---------- Textauszug

Stefan Scheil, geboren 1963 in Mannheim, ist ein deutscher Historiker, der sich vor allem mit der Vorgeschichte und dem Ausbruch des Zweiten Weltkriegs befaßt hat und der „These deutscher Alleinschuld“1https://stefan-scheil.de/faq-was-sie-hier-kriegen-und-was-nicht/ eine differenzierte Schilderung gegenseitiger Provokationen entgegenhält.2https://stefan-scheil.de/biographie/ Scheil kandidierte 2025 für den Bundestag. Im Wahlkreis Ludwigshafen/Frankenthal konnte sich der AfD-Kandidat allerdings nicht durchsetzen. Er erreichte bei den Erststimmen mit 23,1 Prozent trotzdem einen Zuwachs gegenüber der letzten Wahl von 11,4 Prozent.3https://www.swr.de/swraktuell/rheinland-pfalz/ludwigshafen/bundestagwahl-vorder-und-suedpfalz-ergebnisse-wahlkreise-100.html
Scheil ist verheiratet und hat zwei Kinder.4https://www.duncker-humblot.de/person/stefan-scheil-8386/?page_id=1
Biographie
Scheil machte 1982 sein Abitur in Ludwigshafen am Rhein. Nach dem Wehrdienst studierte er von 1984 bis 1991 in Mannheim und Karlsruhe Philosophie, Geschichte und Soziologie. Danach arbeitete er laut eigenen Angaben als Angestellter und Journalist. 1997 wurde er in Karlsruhe mit einer Arbeit über die Aktivitäten des politischen Antisemitismus in den Reichstagswahlen von 1881 bis 1912 promoviert. 2005 erhielt er den Gerhard-Löwenthal-Preis für Journalisten.

--------------------
---------- Datenzeilen

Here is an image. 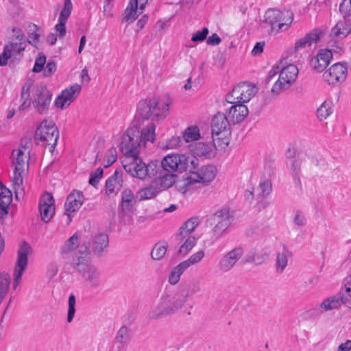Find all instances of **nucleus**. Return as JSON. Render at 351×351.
<instances>
[{"instance_id": "9d476101", "label": "nucleus", "mask_w": 351, "mask_h": 351, "mask_svg": "<svg viewBox=\"0 0 351 351\" xmlns=\"http://www.w3.org/2000/svg\"><path fill=\"white\" fill-rule=\"evenodd\" d=\"M256 93V88L247 82H241L235 86L226 96L230 104H243L250 100Z\"/></svg>"}, {"instance_id": "f704fd0d", "label": "nucleus", "mask_w": 351, "mask_h": 351, "mask_svg": "<svg viewBox=\"0 0 351 351\" xmlns=\"http://www.w3.org/2000/svg\"><path fill=\"white\" fill-rule=\"evenodd\" d=\"M344 305L351 308V276H347L343 280V286L339 292Z\"/></svg>"}, {"instance_id": "dca6fc26", "label": "nucleus", "mask_w": 351, "mask_h": 351, "mask_svg": "<svg viewBox=\"0 0 351 351\" xmlns=\"http://www.w3.org/2000/svg\"><path fill=\"white\" fill-rule=\"evenodd\" d=\"M82 90L81 85L75 84L65 88L55 100V106L63 110L69 107L78 97Z\"/></svg>"}, {"instance_id": "e2e57ef3", "label": "nucleus", "mask_w": 351, "mask_h": 351, "mask_svg": "<svg viewBox=\"0 0 351 351\" xmlns=\"http://www.w3.org/2000/svg\"><path fill=\"white\" fill-rule=\"evenodd\" d=\"M339 10L344 18L351 15V0H343L339 5Z\"/></svg>"}, {"instance_id": "4468645a", "label": "nucleus", "mask_w": 351, "mask_h": 351, "mask_svg": "<svg viewBox=\"0 0 351 351\" xmlns=\"http://www.w3.org/2000/svg\"><path fill=\"white\" fill-rule=\"evenodd\" d=\"M52 94L45 86L36 87L32 99V105L38 114H44L49 109Z\"/></svg>"}, {"instance_id": "2f4dec72", "label": "nucleus", "mask_w": 351, "mask_h": 351, "mask_svg": "<svg viewBox=\"0 0 351 351\" xmlns=\"http://www.w3.org/2000/svg\"><path fill=\"white\" fill-rule=\"evenodd\" d=\"M156 125L150 122L140 131V141L141 146H145L147 142L154 143L156 139Z\"/></svg>"}, {"instance_id": "603ef678", "label": "nucleus", "mask_w": 351, "mask_h": 351, "mask_svg": "<svg viewBox=\"0 0 351 351\" xmlns=\"http://www.w3.org/2000/svg\"><path fill=\"white\" fill-rule=\"evenodd\" d=\"M191 151L195 155L202 156L209 152V147L207 144L199 142L191 145Z\"/></svg>"}, {"instance_id": "37998d69", "label": "nucleus", "mask_w": 351, "mask_h": 351, "mask_svg": "<svg viewBox=\"0 0 351 351\" xmlns=\"http://www.w3.org/2000/svg\"><path fill=\"white\" fill-rule=\"evenodd\" d=\"M29 90L30 86L25 84L21 90V99L22 101L21 104L19 106V110H25L27 109L32 101L29 99Z\"/></svg>"}, {"instance_id": "cd10ccee", "label": "nucleus", "mask_w": 351, "mask_h": 351, "mask_svg": "<svg viewBox=\"0 0 351 351\" xmlns=\"http://www.w3.org/2000/svg\"><path fill=\"white\" fill-rule=\"evenodd\" d=\"M351 33V23L346 19L339 21L332 28L330 36L337 39H343Z\"/></svg>"}, {"instance_id": "39448f33", "label": "nucleus", "mask_w": 351, "mask_h": 351, "mask_svg": "<svg viewBox=\"0 0 351 351\" xmlns=\"http://www.w3.org/2000/svg\"><path fill=\"white\" fill-rule=\"evenodd\" d=\"M141 144L140 130L136 127H130L122 135L119 149L125 158L137 156L140 153Z\"/></svg>"}, {"instance_id": "ddd939ff", "label": "nucleus", "mask_w": 351, "mask_h": 351, "mask_svg": "<svg viewBox=\"0 0 351 351\" xmlns=\"http://www.w3.org/2000/svg\"><path fill=\"white\" fill-rule=\"evenodd\" d=\"M189 163V158L184 154H173L165 156L162 162L161 167L168 172L182 173L186 171Z\"/></svg>"}, {"instance_id": "f03ea898", "label": "nucleus", "mask_w": 351, "mask_h": 351, "mask_svg": "<svg viewBox=\"0 0 351 351\" xmlns=\"http://www.w3.org/2000/svg\"><path fill=\"white\" fill-rule=\"evenodd\" d=\"M189 296V293L162 295L158 303L149 311L148 317L158 319L175 313L184 306Z\"/></svg>"}, {"instance_id": "774afa93", "label": "nucleus", "mask_w": 351, "mask_h": 351, "mask_svg": "<svg viewBox=\"0 0 351 351\" xmlns=\"http://www.w3.org/2000/svg\"><path fill=\"white\" fill-rule=\"evenodd\" d=\"M293 221L295 224L298 226H302L306 223L305 217L300 211L296 212Z\"/></svg>"}, {"instance_id": "412c9836", "label": "nucleus", "mask_w": 351, "mask_h": 351, "mask_svg": "<svg viewBox=\"0 0 351 351\" xmlns=\"http://www.w3.org/2000/svg\"><path fill=\"white\" fill-rule=\"evenodd\" d=\"M84 202V195L81 191H73L66 198L64 204V214L71 221L72 214L77 212Z\"/></svg>"}, {"instance_id": "473e14b6", "label": "nucleus", "mask_w": 351, "mask_h": 351, "mask_svg": "<svg viewBox=\"0 0 351 351\" xmlns=\"http://www.w3.org/2000/svg\"><path fill=\"white\" fill-rule=\"evenodd\" d=\"M343 304H344V302L339 293L338 295H332L324 300L319 306L324 311H328L339 308Z\"/></svg>"}, {"instance_id": "9b49d317", "label": "nucleus", "mask_w": 351, "mask_h": 351, "mask_svg": "<svg viewBox=\"0 0 351 351\" xmlns=\"http://www.w3.org/2000/svg\"><path fill=\"white\" fill-rule=\"evenodd\" d=\"M74 267L82 274L90 286L97 288L100 285V273L97 268L83 257H79Z\"/></svg>"}, {"instance_id": "5701e85b", "label": "nucleus", "mask_w": 351, "mask_h": 351, "mask_svg": "<svg viewBox=\"0 0 351 351\" xmlns=\"http://www.w3.org/2000/svg\"><path fill=\"white\" fill-rule=\"evenodd\" d=\"M122 186V173L118 170H116L106 181L105 193L108 196L115 195L118 193Z\"/></svg>"}, {"instance_id": "338daca9", "label": "nucleus", "mask_w": 351, "mask_h": 351, "mask_svg": "<svg viewBox=\"0 0 351 351\" xmlns=\"http://www.w3.org/2000/svg\"><path fill=\"white\" fill-rule=\"evenodd\" d=\"M221 42V38L216 33L213 34L210 36H209L206 40V43L208 45L215 46L220 44Z\"/></svg>"}, {"instance_id": "aec40b11", "label": "nucleus", "mask_w": 351, "mask_h": 351, "mask_svg": "<svg viewBox=\"0 0 351 351\" xmlns=\"http://www.w3.org/2000/svg\"><path fill=\"white\" fill-rule=\"evenodd\" d=\"M25 47V41L9 42L5 44L3 53L0 54V65H6L9 59L22 53Z\"/></svg>"}, {"instance_id": "09e8293b", "label": "nucleus", "mask_w": 351, "mask_h": 351, "mask_svg": "<svg viewBox=\"0 0 351 351\" xmlns=\"http://www.w3.org/2000/svg\"><path fill=\"white\" fill-rule=\"evenodd\" d=\"M182 264L180 263L176 267H175L170 272L169 276V282L171 285H176V283H178L180 280V276L186 269L185 267H182Z\"/></svg>"}, {"instance_id": "8fccbe9b", "label": "nucleus", "mask_w": 351, "mask_h": 351, "mask_svg": "<svg viewBox=\"0 0 351 351\" xmlns=\"http://www.w3.org/2000/svg\"><path fill=\"white\" fill-rule=\"evenodd\" d=\"M322 34V31L317 28L307 33L304 38L305 39V41L308 44V46H311L313 43H317L320 40V38Z\"/></svg>"}, {"instance_id": "79ce46f5", "label": "nucleus", "mask_w": 351, "mask_h": 351, "mask_svg": "<svg viewBox=\"0 0 351 351\" xmlns=\"http://www.w3.org/2000/svg\"><path fill=\"white\" fill-rule=\"evenodd\" d=\"M24 172L25 171H16V169H14L12 182L16 193H24L23 178V174Z\"/></svg>"}, {"instance_id": "393cba45", "label": "nucleus", "mask_w": 351, "mask_h": 351, "mask_svg": "<svg viewBox=\"0 0 351 351\" xmlns=\"http://www.w3.org/2000/svg\"><path fill=\"white\" fill-rule=\"evenodd\" d=\"M160 169H161L160 166ZM152 178H154L153 184L158 186V189L161 191L172 186L176 182V176L173 173H162L160 169L158 175Z\"/></svg>"}, {"instance_id": "0e129e2a", "label": "nucleus", "mask_w": 351, "mask_h": 351, "mask_svg": "<svg viewBox=\"0 0 351 351\" xmlns=\"http://www.w3.org/2000/svg\"><path fill=\"white\" fill-rule=\"evenodd\" d=\"M114 0H105L104 5V14L106 17H112V8Z\"/></svg>"}, {"instance_id": "bf43d9fd", "label": "nucleus", "mask_w": 351, "mask_h": 351, "mask_svg": "<svg viewBox=\"0 0 351 351\" xmlns=\"http://www.w3.org/2000/svg\"><path fill=\"white\" fill-rule=\"evenodd\" d=\"M75 297L73 294H71L69 297V309L67 314V322H71L75 313Z\"/></svg>"}, {"instance_id": "6e6552de", "label": "nucleus", "mask_w": 351, "mask_h": 351, "mask_svg": "<svg viewBox=\"0 0 351 351\" xmlns=\"http://www.w3.org/2000/svg\"><path fill=\"white\" fill-rule=\"evenodd\" d=\"M298 71V69L294 64H289L280 70L278 78L271 90L273 97L278 96L282 90L290 87L295 81Z\"/></svg>"}, {"instance_id": "7ed1b4c3", "label": "nucleus", "mask_w": 351, "mask_h": 351, "mask_svg": "<svg viewBox=\"0 0 351 351\" xmlns=\"http://www.w3.org/2000/svg\"><path fill=\"white\" fill-rule=\"evenodd\" d=\"M123 167L127 173L140 180L152 178L158 175L160 170V165L157 162L152 161L145 164L138 155L125 158Z\"/></svg>"}, {"instance_id": "7c9ffc66", "label": "nucleus", "mask_w": 351, "mask_h": 351, "mask_svg": "<svg viewBox=\"0 0 351 351\" xmlns=\"http://www.w3.org/2000/svg\"><path fill=\"white\" fill-rule=\"evenodd\" d=\"M292 256V252L286 245H283L282 252L276 254V269L278 273H282L288 265L289 259Z\"/></svg>"}, {"instance_id": "20e7f679", "label": "nucleus", "mask_w": 351, "mask_h": 351, "mask_svg": "<svg viewBox=\"0 0 351 351\" xmlns=\"http://www.w3.org/2000/svg\"><path fill=\"white\" fill-rule=\"evenodd\" d=\"M59 138V131L55 123L51 120L43 121L37 128L34 139L43 145L50 146L52 152L57 144Z\"/></svg>"}, {"instance_id": "ea45409f", "label": "nucleus", "mask_w": 351, "mask_h": 351, "mask_svg": "<svg viewBox=\"0 0 351 351\" xmlns=\"http://www.w3.org/2000/svg\"><path fill=\"white\" fill-rule=\"evenodd\" d=\"M155 184H151L138 191V197L139 200H145L154 197L159 193L160 189L156 187Z\"/></svg>"}, {"instance_id": "f8f14e48", "label": "nucleus", "mask_w": 351, "mask_h": 351, "mask_svg": "<svg viewBox=\"0 0 351 351\" xmlns=\"http://www.w3.org/2000/svg\"><path fill=\"white\" fill-rule=\"evenodd\" d=\"M244 253V248L241 246H237L225 253L219 260L217 264L219 271L222 274L229 272L242 258Z\"/></svg>"}, {"instance_id": "b1692460", "label": "nucleus", "mask_w": 351, "mask_h": 351, "mask_svg": "<svg viewBox=\"0 0 351 351\" xmlns=\"http://www.w3.org/2000/svg\"><path fill=\"white\" fill-rule=\"evenodd\" d=\"M228 109V119L232 124H237L245 119L248 114V109L243 104H234Z\"/></svg>"}, {"instance_id": "4d7b16f0", "label": "nucleus", "mask_w": 351, "mask_h": 351, "mask_svg": "<svg viewBox=\"0 0 351 351\" xmlns=\"http://www.w3.org/2000/svg\"><path fill=\"white\" fill-rule=\"evenodd\" d=\"M104 170L101 167H98L95 171L90 174L89 184L93 186H96L99 180L102 178Z\"/></svg>"}, {"instance_id": "6e6d98bb", "label": "nucleus", "mask_w": 351, "mask_h": 351, "mask_svg": "<svg viewBox=\"0 0 351 351\" xmlns=\"http://www.w3.org/2000/svg\"><path fill=\"white\" fill-rule=\"evenodd\" d=\"M77 240L78 237L77 234H74L66 241L64 247L62 249V252L68 253L75 249L78 245Z\"/></svg>"}, {"instance_id": "c756f323", "label": "nucleus", "mask_w": 351, "mask_h": 351, "mask_svg": "<svg viewBox=\"0 0 351 351\" xmlns=\"http://www.w3.org/2000/svg\"><path fill=\"white\" fill-rule=\"evenodd\" d=\"M199 224V219L197 217H192L187 220L180 228V232L176 235V240L181 243L187 237L191 235V232Z\"/></svg>"}, {"instance_id": "a19ab883", "label": "nucleus", "mask_w": 351, "mask_h": 351, "mask_svg": "<svg viewBox=\"0 0 351 351\" xmlns=\"http://www.w3.org/2000/svg\"><path fill=\"white\" fill-rule=\"evenodd\" d=\"M10 285V276L5 272L0 274V304L6 296Z\"/></svg>"}, {"instance_id": "4c0bfd02", "label": "nucleus", "mask_w": 351, "mask_h": 351, "mask_svg": "<svg viewBox=\"0 0 351 351\" xmlns=\"http://www.w3.org/2000/svg\"><path fill=\"white\" fill-rule=\"evenodd\" d=\"M71 13L60 11L58 23L55 25V31L60 38L66 35V23Z\"/></svg>"}, {"instance_id": "69168bd1", "label": "nucleus", "mask_w": 351, "mask_h": 351, "mask_svg": "<svg viewBox=\"0 0 351 351\" xmlns=\"http://www.w3.org/2000/svg\"><path fill=\"white\" fill-rule=\"evenodd\" d=\"M44 75L45 77H50L56 71V64L54 62H49L46 66L43 69Z\"/></svg>"}, {"instance_id": "c03bdc74", "label": "nucleus", "mask_w": 351, "mask_h": 351, "mask_svg": "<svg viewBox=\"0 0 351 351\" xmlns=\"http://www.w3.org/2000/svg\"><path fill=\"white\" fill-rule=\"evenodd\" d=\"M200 138V133L198 127H188L183 132V138L186 143L198 140Z\"/></svg>"}, {"instance_id": "72a5a7b5", "label": "nucleus", "mask_w": 351, "mask_h": 351, "mask_svg": "<svg viewBox=\"0 0 351 351\" xmlns=\"http://www.w3.org/2000/svg\"><path fill=\"white\" fill-rule=\"evenodd\" d=\"M269 253L266 252H256L255 250H252L245 255L243 263H253L255 265H258L263 263L267 259Z\"/></svg>"}, {"instance_id": "4be33fe9", "label": "nucleus", "mask_w": 351, "mask_h": 351, "mask_svg": "<svg viewBox=\"0 0 351 351\" xmlns=\"http://www.w3.org/2000/svg\"><path fill=\"white\" fill-rule=\"evenodd\" d=\"M331 59V52L330 51L320 49L317 54L311 59L310 65L313 70L322 72L329 64Z\"/></svg>"}, {"instance_id": "a878e982", "label": "nucleus", "mask_w": 351, "mask_h": 351, "mask_svg": "<svg viewBox=\"0 0 351 351\" xmlns=\"http://www.w3.org/2000/svg\"><path fill=\"white\" fill-rule=\"evenodd\" d=\"M12 163L14 169L16 171H25L29 167V156L22 149H16L12 151Z\"/></svg>"}, {"instance_id": "de8ad7c7", "label": "nucleus", "mask_w": 351, "mask_h": 351, "mask_svg": "<svg viewBox=\"0 0 351 351\" xmlns=\"http://www.w3.org/2000/svg\"><path fill=\"white\" fill-rule=\"evenodd\" d=\"M115 339L121 344L128 345L130 340V329L126 326H121L119 329Z\"/></svg>"}, {"instance_id": "bb28decb", "label": "nucleus", "mask_w": 351, "mask_h": 351, "mask_svg": "<svg viewBox=\"0 0 351 351\" xmlns=\"http://www.w3.org/2000/svg\"><path fill=\"white\" fill-rule=\"evenodd\" d=\"M135 203V197L132 190L125 189L121 193V202L120 204L121 213L123 215L130 213Z\"/></svg>"}, {"instance_id": "052dcab7", "label": "nucleus", "mask_w": 351, "mask_h": 351, "mask_svg": "<svg viewBox=\"0 0 351 351\" xmlns=\"http://www.w3.org/2000/svg\"><path fill=\"white\" fill-rule=\"evenodd\" d=\"M208 33V28L206 27H203L201 31H197L193 34L191 40L195 43L203 42L206 39Z\"/></svg>"}, {"instance_id": "5fc2aeb1", "label": "nucleus", "mask_w": 351, "mask_h": 351, "mask_svg": "<svg viewBox=\"0 0 351 351\" xmlns=\"http://www.w3.org/2000/svg\"><path fill=\"white\" fill-rule=\"evenodd\" d=\"M258 195L261 197L269 195L272 191V184L270 180H264L261 181L257 189Z\"/></svg>"}, {"instance_id": "a211bd4d", "label": "nucleus", "mask_w": 351, "mask_h": 351, "mask_svg": "<svg viewBox=\"0 0 351 351\" xmlns=\"http://www.w3.org/2000/svg\"><path fill=\"white\" fill-rule=\"evenodd\" d=\"M216 174L217 169L215 166L205 165L196 171H191L188 178L191 183L208 184L214 180Z\"/></svg>"}, {"instance_id": "49530a36", "label": "nucleus", "mask_w": 351, "mask_h": 351, "mask_svg": "<svg viewBox=\"0 0 351 351\" xmlns=\"http://www.w3.org/2000/svg\"><path fill=\"white\" fill-rule=\"evenodd\" d=\"M205 253L203 250H199L193 254H192L187 260L181 262L182 264V267H185L186 269H188L191 266L195 265L201 261V260L204 257Z\"/></svg>"}, {"instance_id": "a18cd8bd", "label": "nucleus", "mask_w": 351, "mask_h": 351, "mask_svg": "<svg viewBox=\"0 0 351 351\" xmlns=\"http://www.w3.org/2000/svg\"><path fill=\"white\" fill-rule=\"evenodd\" d=\"M182 241L184 243L180 247L178 252L182 255H186L195 246L197 243V239L193 235H187Z\"/></svg>"}, {"instance_id": "13d9d810", "label": "nucleus", "mask_w": 351, "mask_h": 351, "mask_svg": "<svg viewBox=\"0 0 351 351\" xmlns=\"http://www.w3.org/2000/svg\"><path fill=\"white\" fill-rule=\"evenodd\" d=\"M166 252V246L160 244H156L151 252V256L152 258L155 260H159L163 257Z\"/></svg>"}, {"instance_id": "3c124183", "label": "nucleus", "mask_w": 351, "mask_h": 351, "mask_svg": "<svg viewBox=\"0 0 351 351\" xmlns=\"http://www.w3.org/2000/svg\"><path fill=\"white\" fill-rule=\"evenodd\" d=\"M117 160V152L116 148H109L105 154L104 167L107 168L111 166Z\"/></svg>"}, {"instance_id": "680f3d73", "label": "nucleus", "mask_w": 351, "mask_h": 351, "mask_svg": "<svg viewBox=\"0 0 351 351\" xmlns=\"http://www.w3.org/2000/svg\"><path fill=\"white\" fill-rule=\"evenodd\" d=\"M46 63V57L43 53H40L35 60V64L32 71L35 73H39L44 69Z\"/></svg>"}, {"instance_id": "f3484780", "label": "nucleus", "mask_w": 351, "mask_h": 351, "mask_svg": "<svg viewBox=\"0 0 351 351\" xmlns=\"http://www.w3.org/2000/svg\"><path fill=\"white\" fill-rule=\"evenodd\" d=\"M213 219L216 221V224L213 232L216 239H219L230 226L232 216L230 215L229 209L224 208L214 214Z\"/></svg>"}, {"instance_id": "864d4df0", "label": "nucleus", "mask_w": 351, "mask_h": 351, "mask_svg": "<svg viewBox=\"0 0 351 351\" xmlns=\"http://www.w3.org/2000/svg\"><path fill=\"white\" fill-rule=\"evenodd\" d=\"M335 38L330 39L327 44L328 48L326 49L331 52V57L332 58L333 53L341 54L343 52V43H339Z\"/></svg>"}, {"instance_id": "2eb2a0df", "label": "nucleus", "mask_w": 351, "mask_h": 351, "mask_svg": "<svg viewBox=\"0 0 351 351\" xmlns=\"http://www.w3.org/2000/svg\"><path fill=\"white\" fill-rule=\"evenodd\" d=\"M348 75L346 63L337 62L332 64L323 74L324 80L330 85L337 86L345 81Z\"/></svg>"}, {"instance_id": "1a4fd4ad", "label": "nucleus", "mask_w": 351, "mask_h": 351, "mask_svg": "<svg viewBox=\"0 0 351 351\" xmlns=\"http://www.w3.org/2000/svg\"><path fill=\"white\" fill-rule=\"evenodd\" d=\"M32 253V247L27 242L20 244L17 252V259L14 269L13 289H16L22 280V276L28 263V256Z\"/></svg>"}, {"instance_id": "6ab92c4d", "label": "nucleus", "mask_w": 351, "mask_h": 351, "mask_svg": "<svg viewBox=\"0 0 351 351\" xmlns=\"http://www.w3.org/2000/svg\"><path fill=\"white\" fill-rule=\"evenodd\" d=\"M39 211L42 221L45 223L49 222L55 213L54 199L51 193L45 192L41 195Z\"/></svg>"}, {"instance_id": "423d86ee", "label": "nucleus", "mask_w": 351, "mask_h": 351, "mask_svg": "<svg viewBox=\"0 0 351 351\" xmlns=\"http://www.w3.org/2000/svg\"><path fill=\"white\" fill-rule=\"evenodd\" d=\"M293 20V14L289 10L281 11L277 9H268L265 14V21L272 31L276 32L286 30Z\"/></svg>"}, {"instance_id": "58836bf2", "label": "nucleus", "mask_w": 351, "mask_h": 351, "mask_svg": "<svg viewBox=\"0 0 351 351\" xmlns=\"http://www.w3.org/2000/svg\"><path fill=\"white\" fill-rule=\"evenodd\" d=\"M333 112L330 101H324L316 110V117L319 121L326 120Z\"/></svg>"}, {"instance_id": "c9c22d12", "label": "nucleus", "mask_w": 351, "mask_h": 351, "mask_svg": "<svg viewBox=\"0 0 351 351\" xmlns=\"http://www.w3.org/2000/svg\"><path fill=\"white\" fill-rule=\"evenodd\" d=\"M138 0H130L125 10L124 16L122 19L125 22H133L138 16Z\"/></svg>"}, {"instance_id": "0eeeda50", "label": "nucleus", "mask_w": 351, "mask_h": 351, "mask_svg": "<svg viewBox=\"0 0 351 351\" xmlns=\"http://www.w3.org/2000/svg\"><path fill=\"white\" fill-rule=\"evenodd\" d=\"M230 121L226 113L218 112L214 115L211 123L213 141H221L223 144H228V137L231 134Z\"/></svg>"}, {"instance_id": "c85d7f7f", "label": "nucleus", "mask_w": 351, "mask_h": 351, "mask_svg": "<svg viewBox=\"0 0 351 351\" xmlns=\"http://www.w3.org/2000/svg\"><path fill=\"white\" fill-rule=\"evenodd\" d=\"M12 201V195L11 191L1 185L0 191V219H3L8 215Z\"/></svg>"}, {"instance_id": "e433bc0d", "label": "nucleus", "mask_w": 351, "mask_h": 351, "mask_svg": "<svg viewBox=\"0 0 351 351\" xmlns=\"http://www.w3.org/2000/svg\"><path fill=\"white\" fill-rule=\"evenodd\" d=\"M108 236L106 234L100 233L97 234L92 244L93 252L99 254L108 245Z\"/></svg>"}, {"instance_id": "f257e3e1", "label": "nucleus", "mask_w": 351, "mask_h": 351, "mask_svg": "<svg viewBox=\"0 0 351 351\" xmlns=\"http://www.w3.org/2000/svg\"><path fill=\"white\" fill-rule=\"evenodd\" d=\"M171 103V99L168 96L161 99L156 97H147L139 101L138 111L143 119H162L167 117Z\"/></svg>"}]
</instances>
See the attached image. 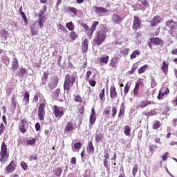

--------------------

**Ziel:**
Schreiben Sie den gesamten Textauszug über Stefan Scheil Zeichen für Zeichen ab.

**Endgültige Antwort:**
Stefan Scheil, geboren 1963 in Mannheim, ist ein deutscher Historiker, der sich vor allem mit der Vorgeschichte und dem Ausbruch des Zweiten Weltkriegs befaßt hat und der „These deutscher Alleinschuld“1https://stefan-scheil.de/faq-was-sie-hier-kriegen-und-was-nicht/ eine differenzierte Schilderung gegenseitiger Provokationen entgegenhält.2https://stefan-scheil.de/biographie/ Scheil kandidierte 2025 für den Bundestag. Im Wahlkreis Ludwigshafen/Frankenthal konnte sich der AfD-Kandidat allerdings nicht durchsetzen. Er erreichte bei den Erststimmen mit 23,1 Prozent trotzdem einen Zuwachs gegenüber der letzten Wahl von 11,4 Prozent.3https://www.swr.de/swraktuell/rheinland-pfalz/ludwigshafen/bundestagwahl-vorder-und-suedpfalz-ergebnisse-wahlkreise-100.html
Scheil ist verheiratet und hat zwei Kinder.4https://www.duncker-humblot.de/person/stefan-scheil-8386/?page_id=1
Biographie
Scheil machte 1982 sein Abitur in Ludwigshafen am Rhein. Nach dem Wehrdienst studierte er von 1984 bis 1991 in Mannheim und Karlsruhe Philosophie, Geschichte und Soziologie. Danach arbeitete er laut eigenen Angaben als Angestellter und Journalist. 1997 wurde er in Karlsruhe mit einer Arbeit über die Aktivitäten des politischen Antisemitismus in den Reichstagswahlen von 1881 bis 1912 promoviert. 2005 erhielt er den Gerhard-Löwenthal-Preis für Journalisten.